A specified folder on each computer will be automatically pushed to the server.

Folder Configuration

In Vivo

Raw Data Collection:

MULTIS001-1
- Ultrasound
- Data
- Configuration

Data Analysis folders appended:

File Association Folders
- DataOverview
- FileAssociation
- TimeSynchronization
Tissue Thickness Folders
- Tissue Thickness
  - UltrasoundManual
    - ThicknessPNG

In Vitro - Ultrasound

Raw Data Collection:

CMULTIS001-1
- Ultrasound
- Data
- Configuration
- MRI (segmentations will be added to this directory)
- CT (segmentations will be added to this directory)

Data Analysis folders appended:

File Association Folders
- DataOverview
- FileAssociation
- TimeSynchronization
Tissue Thickness Folders
- Tissue Thickness
  - UltrasoundManual
    - ThicknessPNG
  - CTManual_zSlice
    - ThicknessPNG
  - MRManual_zSlice
    - ThicknessPNG
Registration Folders
- Registration
  - Registration Instance (i.e. R01, R02, etc.)
    - MarkerSTLs
      - CT
      - MRI
    - QualityCheck
    - USPositions
      - CT
      - MRI

In Vitro - Surgical Tools

** TBD: Work in progress Instrumented Surgical Tools:

MULTIS-CIS-000-1
- Data
- Configuration
- Video
- Vic3D

PART I: Raw Data

Target Outcome

1. To build a web-based data management for organization and dissemination of raw data.

Proposed web-based data management and databases

Use Cases

1. Upload and reorganization of raw MRI files (DICOM) format [project administrator actions]

Assume files are organized in a directory structure off-line, which is to be uploaded and replicated in the web-based system. Implement as a drag-and-drop.
Meta-data will be automatically derived from wiki page or readme, looking for certain keywords (like gender, age). User can update meta-data after import (or enter meta-data if none is automatically imported). Meta-data associated with all child files. Meta-data may come from file or folder name also, maybe have user include key for filenames as part of readme.
Once files are in the web-based system, they can be moved around to different folders or deleted. New files and folders of files can be added to the existing directory structure.
Folders can be added, deleted, or moved.

2. Dissemination of raw data [data user actions]

Example queries would require searches based on gender, age, data type (in this MRI data but others may only be interested in mechanical data),...is this sufficient to start?
1. Gender
2. Age
3. Health condition (arthritic or not)
4. Data type, e.g., if you want to analyze tissue thickness across a population, then you want to find all datasets with MRI data.
5. Cadaver vs. human
6. Licensing restrictions
Should queries work across studies or within a study? In other words, will you be uploading all your data in as one study so searches are just done within your study? Start with queries within a study. Later when we have more studies, we can think
Have ability to "select all" or check off boxes for which data from the specific subjects to download. Download the data as a zip file containing the files in a directory structure.

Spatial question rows
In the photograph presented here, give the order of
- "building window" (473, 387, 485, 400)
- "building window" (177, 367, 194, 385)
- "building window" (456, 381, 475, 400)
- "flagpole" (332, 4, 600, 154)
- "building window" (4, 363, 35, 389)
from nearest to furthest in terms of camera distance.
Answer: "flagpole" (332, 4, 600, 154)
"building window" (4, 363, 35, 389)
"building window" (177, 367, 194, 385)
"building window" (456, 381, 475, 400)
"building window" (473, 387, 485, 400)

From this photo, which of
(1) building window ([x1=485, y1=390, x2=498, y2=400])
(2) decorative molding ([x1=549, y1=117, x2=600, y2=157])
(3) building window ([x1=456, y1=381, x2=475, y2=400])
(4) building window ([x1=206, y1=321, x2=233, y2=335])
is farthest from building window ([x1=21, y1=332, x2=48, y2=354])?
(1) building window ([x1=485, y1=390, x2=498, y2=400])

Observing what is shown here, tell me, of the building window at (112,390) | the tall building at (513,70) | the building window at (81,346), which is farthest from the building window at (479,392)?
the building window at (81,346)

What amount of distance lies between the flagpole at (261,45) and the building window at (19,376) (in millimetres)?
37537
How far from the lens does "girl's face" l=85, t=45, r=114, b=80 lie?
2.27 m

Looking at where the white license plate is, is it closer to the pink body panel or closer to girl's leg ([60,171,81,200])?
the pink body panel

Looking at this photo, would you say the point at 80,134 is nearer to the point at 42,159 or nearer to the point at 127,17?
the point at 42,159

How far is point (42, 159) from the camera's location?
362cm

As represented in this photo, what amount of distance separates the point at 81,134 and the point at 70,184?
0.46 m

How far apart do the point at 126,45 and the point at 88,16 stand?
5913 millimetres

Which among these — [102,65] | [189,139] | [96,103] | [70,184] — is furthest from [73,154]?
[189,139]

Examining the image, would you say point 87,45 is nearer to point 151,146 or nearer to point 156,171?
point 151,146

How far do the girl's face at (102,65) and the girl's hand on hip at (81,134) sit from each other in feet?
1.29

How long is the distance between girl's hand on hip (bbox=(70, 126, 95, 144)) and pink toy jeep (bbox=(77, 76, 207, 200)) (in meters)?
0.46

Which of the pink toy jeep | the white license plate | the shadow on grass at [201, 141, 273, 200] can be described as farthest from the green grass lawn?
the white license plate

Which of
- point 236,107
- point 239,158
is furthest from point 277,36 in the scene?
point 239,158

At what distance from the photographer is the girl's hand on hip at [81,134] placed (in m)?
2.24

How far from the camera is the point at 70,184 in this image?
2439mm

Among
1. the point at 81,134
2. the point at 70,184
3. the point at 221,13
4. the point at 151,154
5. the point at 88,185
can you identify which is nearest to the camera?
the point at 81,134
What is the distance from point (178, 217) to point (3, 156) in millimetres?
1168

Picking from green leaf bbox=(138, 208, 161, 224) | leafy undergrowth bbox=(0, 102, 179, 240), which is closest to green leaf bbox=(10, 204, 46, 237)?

Written instruction:
According to the data management page, in what form will users download the data they select?

Output of the task:
As a zip file containing the files in a directory structure.